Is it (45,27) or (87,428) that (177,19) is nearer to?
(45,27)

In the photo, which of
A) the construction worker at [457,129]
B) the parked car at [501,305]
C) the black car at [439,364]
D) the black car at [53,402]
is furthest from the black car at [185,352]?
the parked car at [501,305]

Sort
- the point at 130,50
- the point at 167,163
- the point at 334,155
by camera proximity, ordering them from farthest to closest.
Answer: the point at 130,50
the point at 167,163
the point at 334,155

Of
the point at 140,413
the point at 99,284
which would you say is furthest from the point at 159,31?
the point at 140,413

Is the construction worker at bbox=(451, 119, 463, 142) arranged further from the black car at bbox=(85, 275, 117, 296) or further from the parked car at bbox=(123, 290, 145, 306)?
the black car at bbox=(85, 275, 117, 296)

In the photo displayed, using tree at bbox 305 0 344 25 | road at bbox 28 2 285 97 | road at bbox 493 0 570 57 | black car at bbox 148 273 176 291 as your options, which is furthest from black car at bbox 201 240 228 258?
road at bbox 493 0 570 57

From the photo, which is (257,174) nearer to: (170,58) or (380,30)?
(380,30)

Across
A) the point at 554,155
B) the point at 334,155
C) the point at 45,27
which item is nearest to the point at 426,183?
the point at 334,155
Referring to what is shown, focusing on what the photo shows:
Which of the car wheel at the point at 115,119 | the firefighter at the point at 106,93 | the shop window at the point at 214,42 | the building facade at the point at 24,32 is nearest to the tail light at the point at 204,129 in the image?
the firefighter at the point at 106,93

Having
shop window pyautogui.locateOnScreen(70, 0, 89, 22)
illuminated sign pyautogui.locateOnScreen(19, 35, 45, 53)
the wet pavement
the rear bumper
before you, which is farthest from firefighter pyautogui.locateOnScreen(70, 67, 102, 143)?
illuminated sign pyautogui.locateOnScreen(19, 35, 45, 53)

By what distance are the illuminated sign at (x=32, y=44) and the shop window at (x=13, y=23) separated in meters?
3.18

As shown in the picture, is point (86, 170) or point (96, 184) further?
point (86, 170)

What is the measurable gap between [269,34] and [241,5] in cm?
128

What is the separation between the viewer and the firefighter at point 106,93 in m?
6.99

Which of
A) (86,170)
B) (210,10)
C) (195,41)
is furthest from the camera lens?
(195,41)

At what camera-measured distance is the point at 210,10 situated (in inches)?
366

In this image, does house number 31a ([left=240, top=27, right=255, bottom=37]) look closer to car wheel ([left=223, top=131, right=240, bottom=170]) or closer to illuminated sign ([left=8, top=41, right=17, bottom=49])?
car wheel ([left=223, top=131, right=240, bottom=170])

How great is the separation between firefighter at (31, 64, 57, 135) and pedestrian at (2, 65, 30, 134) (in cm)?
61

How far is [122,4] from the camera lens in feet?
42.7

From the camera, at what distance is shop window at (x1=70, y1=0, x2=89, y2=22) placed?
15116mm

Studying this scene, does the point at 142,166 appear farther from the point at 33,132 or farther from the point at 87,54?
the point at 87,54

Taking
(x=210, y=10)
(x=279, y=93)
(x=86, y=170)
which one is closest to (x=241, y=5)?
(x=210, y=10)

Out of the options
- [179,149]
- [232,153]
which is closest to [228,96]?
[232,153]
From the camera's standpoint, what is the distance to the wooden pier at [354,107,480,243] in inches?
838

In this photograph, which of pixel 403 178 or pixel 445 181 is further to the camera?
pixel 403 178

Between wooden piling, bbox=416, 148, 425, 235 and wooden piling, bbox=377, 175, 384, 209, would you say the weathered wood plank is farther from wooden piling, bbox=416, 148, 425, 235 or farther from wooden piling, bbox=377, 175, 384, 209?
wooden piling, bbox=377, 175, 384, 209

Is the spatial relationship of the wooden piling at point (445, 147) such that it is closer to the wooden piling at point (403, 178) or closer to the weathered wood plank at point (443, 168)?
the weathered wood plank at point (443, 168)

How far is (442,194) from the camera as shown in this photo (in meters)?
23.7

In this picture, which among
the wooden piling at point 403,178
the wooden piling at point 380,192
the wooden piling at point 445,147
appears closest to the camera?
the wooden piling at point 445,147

----------------------------------------

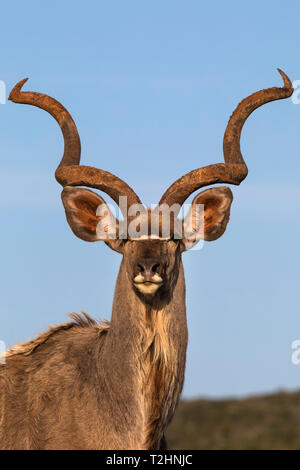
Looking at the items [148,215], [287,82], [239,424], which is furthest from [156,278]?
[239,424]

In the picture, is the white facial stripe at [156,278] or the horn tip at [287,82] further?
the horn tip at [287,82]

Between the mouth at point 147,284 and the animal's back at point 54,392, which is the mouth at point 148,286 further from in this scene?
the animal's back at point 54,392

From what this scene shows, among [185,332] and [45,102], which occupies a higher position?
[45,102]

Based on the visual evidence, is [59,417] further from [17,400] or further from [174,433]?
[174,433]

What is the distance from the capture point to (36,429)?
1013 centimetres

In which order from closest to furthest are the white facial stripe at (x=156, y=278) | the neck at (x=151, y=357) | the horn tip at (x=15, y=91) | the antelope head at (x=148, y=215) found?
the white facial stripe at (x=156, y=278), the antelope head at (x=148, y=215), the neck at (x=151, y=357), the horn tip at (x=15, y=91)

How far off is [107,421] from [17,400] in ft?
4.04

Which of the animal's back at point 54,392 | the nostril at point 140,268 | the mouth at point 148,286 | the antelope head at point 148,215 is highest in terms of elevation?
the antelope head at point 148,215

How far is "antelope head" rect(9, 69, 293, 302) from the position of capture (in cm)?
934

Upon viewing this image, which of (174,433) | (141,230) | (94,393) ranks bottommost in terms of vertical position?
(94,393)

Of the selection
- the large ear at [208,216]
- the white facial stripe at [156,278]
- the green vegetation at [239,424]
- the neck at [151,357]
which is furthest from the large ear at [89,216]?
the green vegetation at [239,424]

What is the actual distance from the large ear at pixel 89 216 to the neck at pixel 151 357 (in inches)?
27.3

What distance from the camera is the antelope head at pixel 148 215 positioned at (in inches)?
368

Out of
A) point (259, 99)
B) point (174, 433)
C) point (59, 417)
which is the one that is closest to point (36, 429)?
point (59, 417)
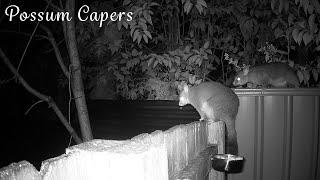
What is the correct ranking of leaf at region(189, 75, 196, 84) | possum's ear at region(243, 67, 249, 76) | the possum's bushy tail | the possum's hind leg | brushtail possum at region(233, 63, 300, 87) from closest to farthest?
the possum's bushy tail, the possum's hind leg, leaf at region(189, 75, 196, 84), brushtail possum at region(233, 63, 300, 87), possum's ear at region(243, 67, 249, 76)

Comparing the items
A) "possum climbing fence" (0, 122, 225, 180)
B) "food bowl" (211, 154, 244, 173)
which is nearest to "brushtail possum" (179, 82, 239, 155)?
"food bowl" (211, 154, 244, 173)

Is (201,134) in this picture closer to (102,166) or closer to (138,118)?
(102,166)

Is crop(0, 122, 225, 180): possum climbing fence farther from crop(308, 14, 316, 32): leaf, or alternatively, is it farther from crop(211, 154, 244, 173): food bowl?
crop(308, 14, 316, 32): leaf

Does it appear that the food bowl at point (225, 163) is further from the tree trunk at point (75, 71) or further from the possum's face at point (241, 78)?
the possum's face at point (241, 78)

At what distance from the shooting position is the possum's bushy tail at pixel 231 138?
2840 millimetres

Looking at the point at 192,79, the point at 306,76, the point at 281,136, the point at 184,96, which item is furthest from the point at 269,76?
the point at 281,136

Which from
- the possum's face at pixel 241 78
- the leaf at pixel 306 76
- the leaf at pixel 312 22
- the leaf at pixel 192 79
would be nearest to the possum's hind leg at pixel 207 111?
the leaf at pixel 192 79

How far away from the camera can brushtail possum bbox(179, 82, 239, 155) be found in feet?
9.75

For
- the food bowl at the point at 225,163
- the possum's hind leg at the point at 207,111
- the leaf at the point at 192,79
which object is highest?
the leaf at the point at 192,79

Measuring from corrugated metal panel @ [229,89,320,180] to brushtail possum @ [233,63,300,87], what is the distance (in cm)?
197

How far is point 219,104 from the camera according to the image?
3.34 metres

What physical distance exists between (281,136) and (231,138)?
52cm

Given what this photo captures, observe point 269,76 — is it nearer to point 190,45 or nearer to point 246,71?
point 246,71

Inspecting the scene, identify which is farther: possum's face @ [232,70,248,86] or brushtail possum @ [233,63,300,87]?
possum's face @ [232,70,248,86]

----------------------------------------

▸ **STATED EXERCISE**
Pull out every line of the records that contains the string "would". The match is case-sensitive.

▸ **RESPONSE FOR THIS EXERCISE**
which would you say is furthest from the point at 159,31?
Between wooden piling, bbox=416, 148, 425, 235 and wooden piling, bbox=377, 175, 384, 209, would you say the weathered wood plank is farther from wooden piling, bbox=416, 148, 425, 235 or farther from wooden piling, bbox=377, 175, 384, 209?
would be nearest to the possum's hind leg at pixel 207 111?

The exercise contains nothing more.